Russia's first net territorial loss since Kursk

3 min read
09:52UTC

ISW assessed on 3 May that Russia suffered a net territorial loss of 116 km² in April 2026, the first reversal since Ukraine's Kursk incursion in August 2024, with daily advance rates down 70% year-on-year.

EconomicAssessed
Key takeaway

Russia's first net territorial loss since Kursk: 116 km² in April, with advance rates down 70% year-on-year.

ISW (Institute for the Study of War) assessed on 3 May 2026 that Russia suffered a net territorial loss of 116 km² in April, the first net loss since Ukraine's Kursk incursion in August 2024 1. Russia's average daily territorial advance fell to 2.9 km² per day over January-April 2026, against 9.76 km² per day in the same period of 2025: a 70% deceleration 2.
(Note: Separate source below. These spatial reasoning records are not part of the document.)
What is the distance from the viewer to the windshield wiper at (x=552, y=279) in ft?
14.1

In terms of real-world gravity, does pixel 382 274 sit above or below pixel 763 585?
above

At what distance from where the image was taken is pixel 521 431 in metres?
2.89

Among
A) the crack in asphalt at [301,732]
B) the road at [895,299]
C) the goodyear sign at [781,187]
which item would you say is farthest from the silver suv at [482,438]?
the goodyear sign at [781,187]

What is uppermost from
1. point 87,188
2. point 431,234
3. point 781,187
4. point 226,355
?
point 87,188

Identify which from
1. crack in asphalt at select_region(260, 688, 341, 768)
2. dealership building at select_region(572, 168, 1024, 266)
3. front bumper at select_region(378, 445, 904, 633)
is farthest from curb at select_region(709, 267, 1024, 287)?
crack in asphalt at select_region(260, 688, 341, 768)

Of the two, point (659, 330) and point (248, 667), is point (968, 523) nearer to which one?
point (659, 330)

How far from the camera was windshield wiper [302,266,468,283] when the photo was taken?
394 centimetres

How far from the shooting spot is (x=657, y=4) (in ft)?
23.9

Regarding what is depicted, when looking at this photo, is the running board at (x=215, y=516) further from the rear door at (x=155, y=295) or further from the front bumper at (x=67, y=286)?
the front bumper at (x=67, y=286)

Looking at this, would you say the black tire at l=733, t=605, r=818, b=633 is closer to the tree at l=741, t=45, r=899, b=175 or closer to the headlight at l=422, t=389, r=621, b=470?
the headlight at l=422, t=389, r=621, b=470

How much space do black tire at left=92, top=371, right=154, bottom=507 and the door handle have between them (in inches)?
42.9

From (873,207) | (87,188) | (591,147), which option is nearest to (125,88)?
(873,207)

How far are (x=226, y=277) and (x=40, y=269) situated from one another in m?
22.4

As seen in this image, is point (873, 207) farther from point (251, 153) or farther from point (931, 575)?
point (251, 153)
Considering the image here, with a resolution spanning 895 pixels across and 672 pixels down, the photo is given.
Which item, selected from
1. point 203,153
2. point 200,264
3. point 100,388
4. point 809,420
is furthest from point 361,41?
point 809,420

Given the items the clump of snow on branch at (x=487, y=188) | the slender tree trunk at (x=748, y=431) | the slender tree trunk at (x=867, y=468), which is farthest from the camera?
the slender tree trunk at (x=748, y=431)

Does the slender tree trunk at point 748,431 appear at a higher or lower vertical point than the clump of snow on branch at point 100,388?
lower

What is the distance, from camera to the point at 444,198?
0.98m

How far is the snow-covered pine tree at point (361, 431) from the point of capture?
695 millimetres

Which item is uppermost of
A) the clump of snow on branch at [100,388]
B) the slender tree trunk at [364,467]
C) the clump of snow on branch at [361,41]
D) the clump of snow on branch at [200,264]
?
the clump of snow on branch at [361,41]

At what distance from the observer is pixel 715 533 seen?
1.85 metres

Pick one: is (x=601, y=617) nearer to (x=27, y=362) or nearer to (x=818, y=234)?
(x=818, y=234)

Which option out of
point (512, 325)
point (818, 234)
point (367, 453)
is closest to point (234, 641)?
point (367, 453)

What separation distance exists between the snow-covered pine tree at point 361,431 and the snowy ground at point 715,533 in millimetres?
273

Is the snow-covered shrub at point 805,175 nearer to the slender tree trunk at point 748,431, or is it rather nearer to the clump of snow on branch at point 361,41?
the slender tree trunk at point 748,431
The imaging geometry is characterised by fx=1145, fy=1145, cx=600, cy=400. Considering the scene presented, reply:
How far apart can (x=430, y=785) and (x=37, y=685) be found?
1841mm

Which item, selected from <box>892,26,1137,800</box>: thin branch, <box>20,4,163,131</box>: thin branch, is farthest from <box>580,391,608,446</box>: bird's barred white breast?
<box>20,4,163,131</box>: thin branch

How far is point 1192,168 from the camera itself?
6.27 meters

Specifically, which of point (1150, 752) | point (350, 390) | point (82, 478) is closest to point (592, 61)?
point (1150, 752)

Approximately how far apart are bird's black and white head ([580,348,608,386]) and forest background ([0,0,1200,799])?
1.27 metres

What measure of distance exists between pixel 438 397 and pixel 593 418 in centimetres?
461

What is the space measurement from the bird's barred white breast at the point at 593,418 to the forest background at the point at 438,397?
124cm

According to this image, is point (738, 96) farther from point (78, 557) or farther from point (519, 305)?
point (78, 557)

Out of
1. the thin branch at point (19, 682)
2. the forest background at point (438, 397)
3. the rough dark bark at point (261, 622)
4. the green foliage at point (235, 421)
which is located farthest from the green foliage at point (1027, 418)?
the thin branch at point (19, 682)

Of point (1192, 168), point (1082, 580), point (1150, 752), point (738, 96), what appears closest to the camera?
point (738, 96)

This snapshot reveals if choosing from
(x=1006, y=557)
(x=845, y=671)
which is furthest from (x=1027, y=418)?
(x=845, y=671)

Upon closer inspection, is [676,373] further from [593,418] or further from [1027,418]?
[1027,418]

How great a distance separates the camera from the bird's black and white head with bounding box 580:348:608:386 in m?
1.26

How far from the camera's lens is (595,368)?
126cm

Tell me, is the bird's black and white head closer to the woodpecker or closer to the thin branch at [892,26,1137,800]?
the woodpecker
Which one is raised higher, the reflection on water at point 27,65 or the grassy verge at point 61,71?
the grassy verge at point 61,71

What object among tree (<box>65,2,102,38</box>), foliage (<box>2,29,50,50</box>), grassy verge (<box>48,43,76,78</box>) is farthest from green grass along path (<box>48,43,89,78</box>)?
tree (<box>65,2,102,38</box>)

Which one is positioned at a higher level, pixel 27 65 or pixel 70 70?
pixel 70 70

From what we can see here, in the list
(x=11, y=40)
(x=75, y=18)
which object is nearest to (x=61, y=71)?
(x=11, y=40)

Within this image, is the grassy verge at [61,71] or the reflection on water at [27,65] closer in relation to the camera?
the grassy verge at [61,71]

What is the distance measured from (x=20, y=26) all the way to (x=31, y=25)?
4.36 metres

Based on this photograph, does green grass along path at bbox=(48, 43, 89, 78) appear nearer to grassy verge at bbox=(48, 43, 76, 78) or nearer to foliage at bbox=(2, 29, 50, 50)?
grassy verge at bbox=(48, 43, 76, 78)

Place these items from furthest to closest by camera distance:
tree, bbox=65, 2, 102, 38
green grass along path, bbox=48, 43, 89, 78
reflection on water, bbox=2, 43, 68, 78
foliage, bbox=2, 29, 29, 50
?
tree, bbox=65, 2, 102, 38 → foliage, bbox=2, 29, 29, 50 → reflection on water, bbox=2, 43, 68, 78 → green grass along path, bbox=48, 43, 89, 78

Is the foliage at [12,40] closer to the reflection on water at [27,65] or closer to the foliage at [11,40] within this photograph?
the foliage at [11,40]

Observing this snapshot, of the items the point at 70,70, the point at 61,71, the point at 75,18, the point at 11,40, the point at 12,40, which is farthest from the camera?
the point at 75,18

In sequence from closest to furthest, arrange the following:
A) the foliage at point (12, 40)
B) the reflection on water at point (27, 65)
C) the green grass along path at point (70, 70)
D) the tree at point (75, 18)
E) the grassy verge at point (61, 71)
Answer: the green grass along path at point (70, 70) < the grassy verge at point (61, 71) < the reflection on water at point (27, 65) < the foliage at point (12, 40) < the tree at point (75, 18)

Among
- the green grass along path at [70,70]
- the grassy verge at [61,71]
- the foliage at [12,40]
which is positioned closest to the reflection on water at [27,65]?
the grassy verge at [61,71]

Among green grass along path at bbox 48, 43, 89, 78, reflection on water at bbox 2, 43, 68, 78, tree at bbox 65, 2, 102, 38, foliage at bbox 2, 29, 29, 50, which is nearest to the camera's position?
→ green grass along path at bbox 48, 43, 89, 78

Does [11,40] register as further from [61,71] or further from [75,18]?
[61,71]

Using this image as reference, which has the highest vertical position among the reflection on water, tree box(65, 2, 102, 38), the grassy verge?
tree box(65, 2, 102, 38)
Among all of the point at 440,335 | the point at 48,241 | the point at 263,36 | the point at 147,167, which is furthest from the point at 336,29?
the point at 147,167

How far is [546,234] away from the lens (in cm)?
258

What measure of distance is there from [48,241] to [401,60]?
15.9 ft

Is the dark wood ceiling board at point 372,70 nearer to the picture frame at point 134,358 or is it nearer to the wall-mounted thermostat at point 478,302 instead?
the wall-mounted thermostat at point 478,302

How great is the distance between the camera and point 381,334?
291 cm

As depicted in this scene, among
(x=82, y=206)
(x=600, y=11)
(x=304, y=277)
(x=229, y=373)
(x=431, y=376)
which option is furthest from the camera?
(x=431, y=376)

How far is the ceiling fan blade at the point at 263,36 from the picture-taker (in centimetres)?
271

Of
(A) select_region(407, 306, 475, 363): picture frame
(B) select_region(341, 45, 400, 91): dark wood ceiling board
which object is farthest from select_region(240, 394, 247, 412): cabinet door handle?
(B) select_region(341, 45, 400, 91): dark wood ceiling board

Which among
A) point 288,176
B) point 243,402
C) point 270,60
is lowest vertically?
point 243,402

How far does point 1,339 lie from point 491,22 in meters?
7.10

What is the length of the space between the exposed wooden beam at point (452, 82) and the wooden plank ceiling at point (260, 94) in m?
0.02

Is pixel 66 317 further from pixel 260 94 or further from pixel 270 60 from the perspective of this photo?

Russia cited an April gain of 28.28 km² when including infiltrations in contested grey zones. ISW's net figure of minus 116 km² results from subtracting Ukrainian counterattacks and contested-zone reversals from that gross 28.28 km². Russian forces advance into grey-zone terrain that is not held at fortification depth; when Ukrainian counterattacks clear the position, it drops from the verified count without a corresponding Russian acknowledgement. The same mechanism produced Gerasimov's 5:1 exaggeration ratio on Luhansk claims documented in early May . TASS publishes the 28.28 km² gross figure; Russian operational planners work with a different number.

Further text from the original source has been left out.